While the two leading contenders duke it out, developments among the other parties could be crucial to the outcome of the election, starting with an early February byelection in B.C.’s Burnaby South, where NDP Leader Jagmeet Singh hopes to turn around his party’s flagging fortunes by winning a seat in the House of Commons.
The Liberals, who benefit when the NDP is lacklustre, are hoping Singh wins; they don’t want New Democrats to dump him before the election and potentially choose a more appealing leader who could siphon off progressive votes. Conservatives, who win when the centre-left vote is split, are equally fervent in hoping the NDP can get its act together by Oct. 21.
Coletto believes it’s too early to write Singh off, assuming he can win the byelection, or the NDP, regardless of its leadership. His research suggests that just under 10 per cent of Canadians who back a specific party today say they’re very likely to change their minds between now and the election.
“The real fluidity is on the left side of the spectrum, it’s the Liberals and New Democrats and Greens and where those voters — more of them voted Liberal last time but some of them have now left that red tent — where do they end up? So I think there is a potential volatility,” Coletto says.
By contrast, he says, “The Conservative vote is much more solid.”

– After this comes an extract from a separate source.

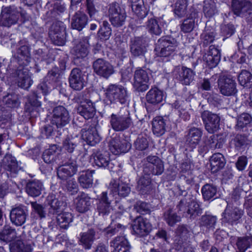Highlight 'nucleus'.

Which is not to say the Conservatives won’t face their own potential for vote splitting. Bernier’s upstart People’s Party has thus far not made much of a dent in Tory support but Coletto notes it doesn’t have to win any seats to have an impact. If it siphons off just one percentage point of votes from the Conservatives, it could help Liberals win in close-fought ridings and make the difference between a minority or majority government.
Moreover, Coletto says Bernier, who prides himself on his willingness to take politically dangerous stances on things like supply management, immigration and multiculturalism, may force Scheer to go further down those roads than he’d like — or than mainstream Canadians are comfortable with — to protect his right flank.
Which would likely suit Trudeau just fine. He’s already trying to frame the election as a choice between positive Liberals who try to bring Canadians together and divisive Conservatives who prey on Canadians’ fears and prejudices.
It’s essentially a replay of one of the major themes of the 2015 campaign and one Coletto says might actually have more resonance now as the vast majority of Canadians recoil in horror from Trump’s angry, divisive style of politics. If so, Trudeau might finally have a reason to thank Trump.